Since 2016, her research has largely focused on “Domestic Violence and Access to Justice Within and Across Multiple Legal Systems”— a project funded by the Social Sciences and Humanities Research Council of Canada. Jennifer Koshan (University of Calgary) was the principal investigator and Wiegers, along with USask colleague Michaela Keet, was among the co-investigators on the project.
When the pandemic struck, Wiegers, along with Koshan and Janet Mosher (York University), became interested in how domestic violence issues were being amplified and in the fall of 2020 they co-authored COVID and the Shadow Pandemic. The article, published in the Osgoode Hall Law Journal, highlighted the elevated risks faced by survivors of domestic violence during the early stages of the pandemic.
“These risks arise from an increased incidence of domestic violence, an expanded range of controlling and coercive tactics available to abusive partners, along with reduced access to services due to lockdowns, stay-at-home and other public health orders,” explained Wiegers.

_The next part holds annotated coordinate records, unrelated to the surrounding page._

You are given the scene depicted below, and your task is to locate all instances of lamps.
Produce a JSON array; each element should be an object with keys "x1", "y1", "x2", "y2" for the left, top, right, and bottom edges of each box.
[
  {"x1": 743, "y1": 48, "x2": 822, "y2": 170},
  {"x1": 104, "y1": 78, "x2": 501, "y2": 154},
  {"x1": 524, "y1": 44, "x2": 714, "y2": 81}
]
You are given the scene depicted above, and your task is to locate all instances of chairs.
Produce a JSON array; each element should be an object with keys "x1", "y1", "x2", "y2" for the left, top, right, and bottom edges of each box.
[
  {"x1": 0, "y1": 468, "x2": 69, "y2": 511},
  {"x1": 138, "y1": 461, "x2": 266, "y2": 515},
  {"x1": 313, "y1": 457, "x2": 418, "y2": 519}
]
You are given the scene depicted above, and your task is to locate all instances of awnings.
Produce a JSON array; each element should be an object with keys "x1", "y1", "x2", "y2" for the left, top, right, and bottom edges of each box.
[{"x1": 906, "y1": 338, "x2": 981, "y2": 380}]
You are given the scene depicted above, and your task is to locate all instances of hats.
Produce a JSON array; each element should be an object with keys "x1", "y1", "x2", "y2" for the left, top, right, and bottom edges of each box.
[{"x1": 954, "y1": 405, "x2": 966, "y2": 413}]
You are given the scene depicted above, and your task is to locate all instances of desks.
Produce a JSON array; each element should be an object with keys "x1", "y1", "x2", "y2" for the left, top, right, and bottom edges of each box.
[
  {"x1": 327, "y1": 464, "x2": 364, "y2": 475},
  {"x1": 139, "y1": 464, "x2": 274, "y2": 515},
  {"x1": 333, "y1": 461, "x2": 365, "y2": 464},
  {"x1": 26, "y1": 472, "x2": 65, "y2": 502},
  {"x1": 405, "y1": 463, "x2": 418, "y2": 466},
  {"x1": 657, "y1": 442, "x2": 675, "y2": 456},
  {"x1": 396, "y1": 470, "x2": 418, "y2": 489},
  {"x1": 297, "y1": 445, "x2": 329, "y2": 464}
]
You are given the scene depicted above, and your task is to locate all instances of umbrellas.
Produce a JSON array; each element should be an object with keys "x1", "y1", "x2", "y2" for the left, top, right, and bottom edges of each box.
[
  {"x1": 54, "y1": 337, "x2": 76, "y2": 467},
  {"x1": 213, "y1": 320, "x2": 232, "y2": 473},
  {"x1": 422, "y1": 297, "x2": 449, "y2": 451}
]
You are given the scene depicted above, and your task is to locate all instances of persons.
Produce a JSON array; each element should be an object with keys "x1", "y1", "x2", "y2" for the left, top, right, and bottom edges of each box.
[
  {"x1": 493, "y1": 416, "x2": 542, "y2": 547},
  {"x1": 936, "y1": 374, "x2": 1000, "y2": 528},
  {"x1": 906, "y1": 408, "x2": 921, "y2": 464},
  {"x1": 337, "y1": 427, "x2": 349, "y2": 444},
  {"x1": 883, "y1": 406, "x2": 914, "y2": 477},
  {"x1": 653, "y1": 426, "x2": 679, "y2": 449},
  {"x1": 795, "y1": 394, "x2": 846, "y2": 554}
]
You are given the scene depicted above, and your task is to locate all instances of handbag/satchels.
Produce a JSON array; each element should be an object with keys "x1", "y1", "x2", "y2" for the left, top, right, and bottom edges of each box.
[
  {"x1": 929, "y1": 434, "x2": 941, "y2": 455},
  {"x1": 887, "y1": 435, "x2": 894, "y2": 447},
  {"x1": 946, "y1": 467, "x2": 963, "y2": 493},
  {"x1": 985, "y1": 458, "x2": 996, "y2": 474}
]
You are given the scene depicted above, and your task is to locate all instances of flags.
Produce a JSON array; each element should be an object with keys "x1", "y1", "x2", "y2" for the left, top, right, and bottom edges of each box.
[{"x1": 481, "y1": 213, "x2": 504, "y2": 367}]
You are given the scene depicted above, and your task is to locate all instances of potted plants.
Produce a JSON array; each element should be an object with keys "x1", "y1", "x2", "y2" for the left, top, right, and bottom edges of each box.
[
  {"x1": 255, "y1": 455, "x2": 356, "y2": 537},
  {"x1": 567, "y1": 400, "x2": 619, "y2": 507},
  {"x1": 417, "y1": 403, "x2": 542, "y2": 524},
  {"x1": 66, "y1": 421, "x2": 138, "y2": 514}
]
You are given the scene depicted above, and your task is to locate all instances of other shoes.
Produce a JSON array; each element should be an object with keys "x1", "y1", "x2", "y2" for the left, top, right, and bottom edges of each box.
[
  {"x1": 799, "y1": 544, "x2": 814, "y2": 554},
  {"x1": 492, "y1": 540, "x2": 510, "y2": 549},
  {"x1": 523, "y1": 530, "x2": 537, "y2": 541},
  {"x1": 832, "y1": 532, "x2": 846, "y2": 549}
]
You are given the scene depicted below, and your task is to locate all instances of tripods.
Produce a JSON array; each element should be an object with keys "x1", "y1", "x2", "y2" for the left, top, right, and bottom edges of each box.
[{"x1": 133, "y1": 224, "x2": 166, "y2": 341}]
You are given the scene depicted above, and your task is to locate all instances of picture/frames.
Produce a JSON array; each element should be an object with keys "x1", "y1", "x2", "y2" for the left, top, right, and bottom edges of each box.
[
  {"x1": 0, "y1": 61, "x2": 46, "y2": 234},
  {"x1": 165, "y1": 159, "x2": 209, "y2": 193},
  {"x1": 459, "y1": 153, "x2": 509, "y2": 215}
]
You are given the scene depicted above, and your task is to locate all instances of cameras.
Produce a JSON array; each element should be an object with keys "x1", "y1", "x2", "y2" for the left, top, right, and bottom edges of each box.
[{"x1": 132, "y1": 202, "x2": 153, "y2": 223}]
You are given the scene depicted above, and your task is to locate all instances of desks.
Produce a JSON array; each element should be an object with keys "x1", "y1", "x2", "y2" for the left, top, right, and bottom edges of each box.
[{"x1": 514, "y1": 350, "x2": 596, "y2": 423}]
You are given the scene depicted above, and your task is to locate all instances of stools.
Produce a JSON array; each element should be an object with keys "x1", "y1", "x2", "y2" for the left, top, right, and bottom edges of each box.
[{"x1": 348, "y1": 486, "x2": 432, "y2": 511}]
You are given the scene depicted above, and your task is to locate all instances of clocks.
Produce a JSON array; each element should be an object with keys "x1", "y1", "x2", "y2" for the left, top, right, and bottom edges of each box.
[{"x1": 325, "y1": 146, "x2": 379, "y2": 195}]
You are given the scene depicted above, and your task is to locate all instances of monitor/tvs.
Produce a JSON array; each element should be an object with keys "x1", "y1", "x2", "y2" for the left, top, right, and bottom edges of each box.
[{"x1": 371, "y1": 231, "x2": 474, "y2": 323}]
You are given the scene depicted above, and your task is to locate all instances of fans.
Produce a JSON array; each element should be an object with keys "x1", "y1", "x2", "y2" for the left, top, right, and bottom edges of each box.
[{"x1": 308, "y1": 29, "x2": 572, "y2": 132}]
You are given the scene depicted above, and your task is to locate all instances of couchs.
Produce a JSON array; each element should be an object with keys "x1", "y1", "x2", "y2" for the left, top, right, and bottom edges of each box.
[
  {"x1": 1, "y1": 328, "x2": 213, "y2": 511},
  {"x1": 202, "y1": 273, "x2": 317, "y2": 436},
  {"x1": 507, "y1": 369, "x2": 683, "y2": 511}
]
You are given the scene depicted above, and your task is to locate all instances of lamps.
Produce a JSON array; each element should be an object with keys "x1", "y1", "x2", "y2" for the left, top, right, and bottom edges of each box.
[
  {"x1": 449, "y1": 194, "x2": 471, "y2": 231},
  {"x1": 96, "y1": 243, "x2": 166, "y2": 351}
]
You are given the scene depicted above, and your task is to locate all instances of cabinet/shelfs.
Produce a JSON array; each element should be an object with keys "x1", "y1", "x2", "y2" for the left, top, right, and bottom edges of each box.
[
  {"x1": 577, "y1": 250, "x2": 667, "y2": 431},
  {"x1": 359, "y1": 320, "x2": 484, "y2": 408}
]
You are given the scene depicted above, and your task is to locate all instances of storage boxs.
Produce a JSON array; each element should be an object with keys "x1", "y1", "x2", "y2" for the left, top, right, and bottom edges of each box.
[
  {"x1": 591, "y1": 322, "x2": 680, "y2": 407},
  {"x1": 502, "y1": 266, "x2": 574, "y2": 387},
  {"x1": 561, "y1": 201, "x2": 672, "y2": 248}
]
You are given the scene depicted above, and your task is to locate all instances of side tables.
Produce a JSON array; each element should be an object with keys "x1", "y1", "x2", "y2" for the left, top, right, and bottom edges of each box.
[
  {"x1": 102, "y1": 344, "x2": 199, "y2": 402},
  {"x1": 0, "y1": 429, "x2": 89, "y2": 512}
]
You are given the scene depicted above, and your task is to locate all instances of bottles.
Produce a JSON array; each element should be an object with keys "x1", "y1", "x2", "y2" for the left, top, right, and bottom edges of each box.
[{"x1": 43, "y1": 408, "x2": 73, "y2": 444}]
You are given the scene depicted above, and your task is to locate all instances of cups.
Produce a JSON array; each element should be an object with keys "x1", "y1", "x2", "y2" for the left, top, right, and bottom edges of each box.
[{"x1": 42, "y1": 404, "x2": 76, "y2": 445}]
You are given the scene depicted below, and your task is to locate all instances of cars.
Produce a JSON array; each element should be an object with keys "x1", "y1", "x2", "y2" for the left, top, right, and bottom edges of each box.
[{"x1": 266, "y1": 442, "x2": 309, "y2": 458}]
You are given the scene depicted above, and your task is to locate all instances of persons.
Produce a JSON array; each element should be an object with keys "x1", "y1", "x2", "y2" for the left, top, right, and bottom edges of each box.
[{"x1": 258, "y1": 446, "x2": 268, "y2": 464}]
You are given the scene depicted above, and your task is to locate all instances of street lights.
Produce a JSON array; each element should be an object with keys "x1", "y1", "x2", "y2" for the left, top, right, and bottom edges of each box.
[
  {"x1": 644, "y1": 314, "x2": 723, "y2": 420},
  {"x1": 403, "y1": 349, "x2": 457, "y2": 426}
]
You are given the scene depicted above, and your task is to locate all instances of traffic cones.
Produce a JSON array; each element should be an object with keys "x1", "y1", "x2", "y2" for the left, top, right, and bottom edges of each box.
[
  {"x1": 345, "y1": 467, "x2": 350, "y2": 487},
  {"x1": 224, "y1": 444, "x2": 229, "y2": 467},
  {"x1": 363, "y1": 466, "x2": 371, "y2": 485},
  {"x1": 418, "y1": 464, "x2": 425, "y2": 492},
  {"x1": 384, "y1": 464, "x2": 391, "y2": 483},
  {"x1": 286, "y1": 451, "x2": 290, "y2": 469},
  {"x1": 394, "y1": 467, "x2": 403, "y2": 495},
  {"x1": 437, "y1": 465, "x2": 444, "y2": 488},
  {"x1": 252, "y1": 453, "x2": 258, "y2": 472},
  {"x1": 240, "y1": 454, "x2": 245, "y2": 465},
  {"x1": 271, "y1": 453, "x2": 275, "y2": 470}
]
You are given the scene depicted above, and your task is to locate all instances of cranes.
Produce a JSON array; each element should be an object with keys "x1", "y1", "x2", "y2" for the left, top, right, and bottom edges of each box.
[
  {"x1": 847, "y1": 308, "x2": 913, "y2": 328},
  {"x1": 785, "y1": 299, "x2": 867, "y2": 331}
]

Wiegers hopes that the research outlined in the article will help identify access to justice issues that are relevant to those affected by domestic violence.
“Ultimately, we hope to enhance the safety of women and children—the primary victims of domestic violence.”
Wiegers, Koshan and Mosher have also recently released Violence and Access to Justice: A Mapping of Relevant Laws, Policies and Justice System Components Across Canada, an e-book intended to provide a survey of legislation, government policies and justice system components that apply to domestic violence across Canada.
The resource, aimed at those who work with and support survivors of domestic violence, as well as researchers, lawyers and policy makers, was funded by the Law Foundation of Ontario and can be downloaded for free at CanLii.ca.